A function may have to be defined recursively if the set of arguments for which the function is defined is infinite, and there is no limitation on the size of the arguments.

Let us consider, for example, the following problem. Suppose we have to define a function Reverse that "reverses" a ground expression by rearranging its top-level terms in reverse order. Thus, if the argument has the form

    Gt₁ Gt₂ ... Gt_n

where Gt₁, Gt₂, ..., Gt_n are ground terms, then the function is to return the ground expression

    Gt_n ... Gt₂ Gt₁

If the length of the argument expression were limited, for example, if we knew that n<=3 , we could consider four separate cases to produce the following function definition

$func Reverse e.Exp = e.Exp;

Reverse
  {
  = ;
  t1 = t1;
  t1 t2 = t2 t1;
  t1 t2 t3 = t3 t2 t1;
  };

There is no limit on the length of the input expressions, however. Thus, the function definition has to consider an infinite number of cases, which seems to imply that the program has to be infinite in size.

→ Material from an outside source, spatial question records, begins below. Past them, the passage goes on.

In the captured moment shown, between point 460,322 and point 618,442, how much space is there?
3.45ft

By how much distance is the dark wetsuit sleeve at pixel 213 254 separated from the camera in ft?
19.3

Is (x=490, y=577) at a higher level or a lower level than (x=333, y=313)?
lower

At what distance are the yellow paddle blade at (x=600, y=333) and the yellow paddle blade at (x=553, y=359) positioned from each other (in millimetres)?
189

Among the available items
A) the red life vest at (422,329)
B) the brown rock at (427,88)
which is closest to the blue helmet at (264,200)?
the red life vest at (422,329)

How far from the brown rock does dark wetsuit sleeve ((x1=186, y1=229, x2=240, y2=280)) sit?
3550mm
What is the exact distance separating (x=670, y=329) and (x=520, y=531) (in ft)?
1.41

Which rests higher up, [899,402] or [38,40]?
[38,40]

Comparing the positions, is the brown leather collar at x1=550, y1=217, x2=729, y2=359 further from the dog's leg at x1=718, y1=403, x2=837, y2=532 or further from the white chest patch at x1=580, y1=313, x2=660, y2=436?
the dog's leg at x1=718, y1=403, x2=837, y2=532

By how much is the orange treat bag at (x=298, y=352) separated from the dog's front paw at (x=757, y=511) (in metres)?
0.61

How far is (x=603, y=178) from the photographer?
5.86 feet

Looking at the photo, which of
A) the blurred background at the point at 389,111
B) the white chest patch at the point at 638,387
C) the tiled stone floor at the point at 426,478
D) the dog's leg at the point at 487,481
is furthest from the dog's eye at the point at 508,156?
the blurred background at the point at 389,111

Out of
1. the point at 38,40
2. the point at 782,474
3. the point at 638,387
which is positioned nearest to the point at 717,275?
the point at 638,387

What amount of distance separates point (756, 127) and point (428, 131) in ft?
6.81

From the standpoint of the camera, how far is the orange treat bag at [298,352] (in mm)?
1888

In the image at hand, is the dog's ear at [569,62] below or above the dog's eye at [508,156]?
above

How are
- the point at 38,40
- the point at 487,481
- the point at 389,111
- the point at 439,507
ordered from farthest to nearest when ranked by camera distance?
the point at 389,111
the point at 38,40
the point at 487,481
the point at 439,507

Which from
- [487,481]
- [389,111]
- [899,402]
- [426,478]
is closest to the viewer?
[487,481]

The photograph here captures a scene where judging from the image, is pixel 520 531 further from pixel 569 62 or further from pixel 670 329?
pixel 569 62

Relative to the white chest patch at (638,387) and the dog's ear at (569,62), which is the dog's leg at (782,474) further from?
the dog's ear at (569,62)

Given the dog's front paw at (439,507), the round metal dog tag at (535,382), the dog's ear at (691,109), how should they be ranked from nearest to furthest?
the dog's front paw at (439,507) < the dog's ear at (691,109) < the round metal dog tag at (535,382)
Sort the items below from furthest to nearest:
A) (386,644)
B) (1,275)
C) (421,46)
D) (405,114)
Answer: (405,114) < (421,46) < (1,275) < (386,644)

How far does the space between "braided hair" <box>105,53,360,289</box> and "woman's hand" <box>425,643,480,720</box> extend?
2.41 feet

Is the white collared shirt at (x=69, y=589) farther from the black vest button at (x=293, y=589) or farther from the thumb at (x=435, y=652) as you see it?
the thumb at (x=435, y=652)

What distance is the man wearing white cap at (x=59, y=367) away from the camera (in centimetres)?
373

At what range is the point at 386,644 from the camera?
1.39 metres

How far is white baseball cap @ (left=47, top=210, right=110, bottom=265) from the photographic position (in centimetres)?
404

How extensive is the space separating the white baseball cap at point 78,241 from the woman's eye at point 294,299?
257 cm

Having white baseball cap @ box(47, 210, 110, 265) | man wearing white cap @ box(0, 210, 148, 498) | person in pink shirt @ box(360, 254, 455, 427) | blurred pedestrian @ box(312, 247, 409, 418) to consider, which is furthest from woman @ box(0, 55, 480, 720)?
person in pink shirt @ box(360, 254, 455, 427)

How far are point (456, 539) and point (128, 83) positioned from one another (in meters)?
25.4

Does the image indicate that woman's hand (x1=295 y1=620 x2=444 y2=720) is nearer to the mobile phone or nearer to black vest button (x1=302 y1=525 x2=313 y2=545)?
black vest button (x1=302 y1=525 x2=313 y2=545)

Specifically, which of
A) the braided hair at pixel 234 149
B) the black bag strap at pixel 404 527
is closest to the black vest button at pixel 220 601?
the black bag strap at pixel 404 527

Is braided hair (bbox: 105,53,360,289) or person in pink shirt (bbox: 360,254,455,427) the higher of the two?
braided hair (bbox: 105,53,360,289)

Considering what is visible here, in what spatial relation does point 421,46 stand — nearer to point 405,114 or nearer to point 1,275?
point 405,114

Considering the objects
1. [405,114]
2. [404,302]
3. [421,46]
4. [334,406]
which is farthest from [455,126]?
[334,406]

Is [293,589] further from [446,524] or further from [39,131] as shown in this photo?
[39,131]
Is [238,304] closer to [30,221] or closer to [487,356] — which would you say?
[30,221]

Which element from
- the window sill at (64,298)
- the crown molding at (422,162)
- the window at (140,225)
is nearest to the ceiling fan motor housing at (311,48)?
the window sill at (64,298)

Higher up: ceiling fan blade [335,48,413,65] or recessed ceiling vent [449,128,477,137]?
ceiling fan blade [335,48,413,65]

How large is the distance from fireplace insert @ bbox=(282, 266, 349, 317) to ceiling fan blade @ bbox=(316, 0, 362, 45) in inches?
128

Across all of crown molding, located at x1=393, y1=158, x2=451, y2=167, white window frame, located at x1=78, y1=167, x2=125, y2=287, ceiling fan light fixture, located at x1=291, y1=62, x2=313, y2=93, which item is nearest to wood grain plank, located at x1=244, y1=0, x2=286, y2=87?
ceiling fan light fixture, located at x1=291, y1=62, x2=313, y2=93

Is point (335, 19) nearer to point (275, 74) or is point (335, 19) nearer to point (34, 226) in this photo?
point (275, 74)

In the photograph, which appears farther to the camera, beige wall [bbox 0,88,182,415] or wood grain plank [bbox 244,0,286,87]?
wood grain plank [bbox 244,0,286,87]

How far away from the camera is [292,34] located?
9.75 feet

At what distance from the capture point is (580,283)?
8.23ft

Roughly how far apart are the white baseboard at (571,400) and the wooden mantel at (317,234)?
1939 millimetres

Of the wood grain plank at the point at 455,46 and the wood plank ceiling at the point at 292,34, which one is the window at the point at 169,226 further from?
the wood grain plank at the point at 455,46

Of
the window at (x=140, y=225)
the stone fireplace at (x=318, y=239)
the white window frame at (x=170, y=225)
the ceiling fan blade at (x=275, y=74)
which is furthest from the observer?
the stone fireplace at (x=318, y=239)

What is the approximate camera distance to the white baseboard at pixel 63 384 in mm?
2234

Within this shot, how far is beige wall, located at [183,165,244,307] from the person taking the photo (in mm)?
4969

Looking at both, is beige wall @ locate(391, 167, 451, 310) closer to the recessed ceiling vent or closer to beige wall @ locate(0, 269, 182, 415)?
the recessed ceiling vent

This difficulty, however, can be circumvented by means of recursion. We can reason in the following way. Let us consider an argument expression

    Gt₁ Gt₂ ... Gt_n

If n=0 , then the result to be returned is the empty expression. Otherwise, if n>=1 , the problem can be reduced to a less difficult one. Namely, by discarding the first term in the argument expression we get the expression

    Gt₂ ... Gt_n

which is n-1 terms in length. By reversing this expression we get

    Gt_n ... Gt₂

Now, by adding Gt₁ to the end of the expression, we get the desired result

    Gt_n ... Gt₂ Gt₁

Reasoning in this way, we come to the following recursive definition of the function Reverse:

Reverse
  {
  = ;
  t.X e.Rest = <Reverse e.Rest> t.X;
  };

It is interesting that there exists another solution to the problem of the expression reversion, which is in no way worse than the above. Namely, the problem can be reduced to a less difficult one by discarding the last term, rather than the first one, in which case we get the following solution:

Reverse
  {
  = ;
  e.Rest t.X = t.X <Reverse e.Rest>;
  };

It can be easily seen that the essence of the solution consists in dividing the original expression Ge into two smaller non-empty expressions Ge₁ and Ge₂ such that

    Ge = Ge₁ Ge₂

Now, each of the expressions Ge₁ and Ge₂ can be reversed separately. Let the corresponding expressions obtained be Ge'₁ and Ge'₂. Then the expression

    Ge'₂ Ge'₁

is obviously the result of reversing the original expression Ge.

If Refal Plus is implemented for a multi-processor computer in such a way that the reversion of Ge₁ and Ge₂ can be performed simultaneously, it is advantageous to make Ge₁ and Ge₂ approximately equal in length. In this way we get the following modification of the above function definition, in which there are calls to library functions from the modules Access and Arithm:

$func Reverse e.Exp = e.Exp;

Reverse
  {
  = ;
  t1 = t1;
  eX,
    <Length e.X> :: sLen,
    <Div sLen 2> :: sDiv,
    = <Reverse <Middle sDiv 0 eX>>
    <Reverse <Left   0 sDiv eX>>;
  };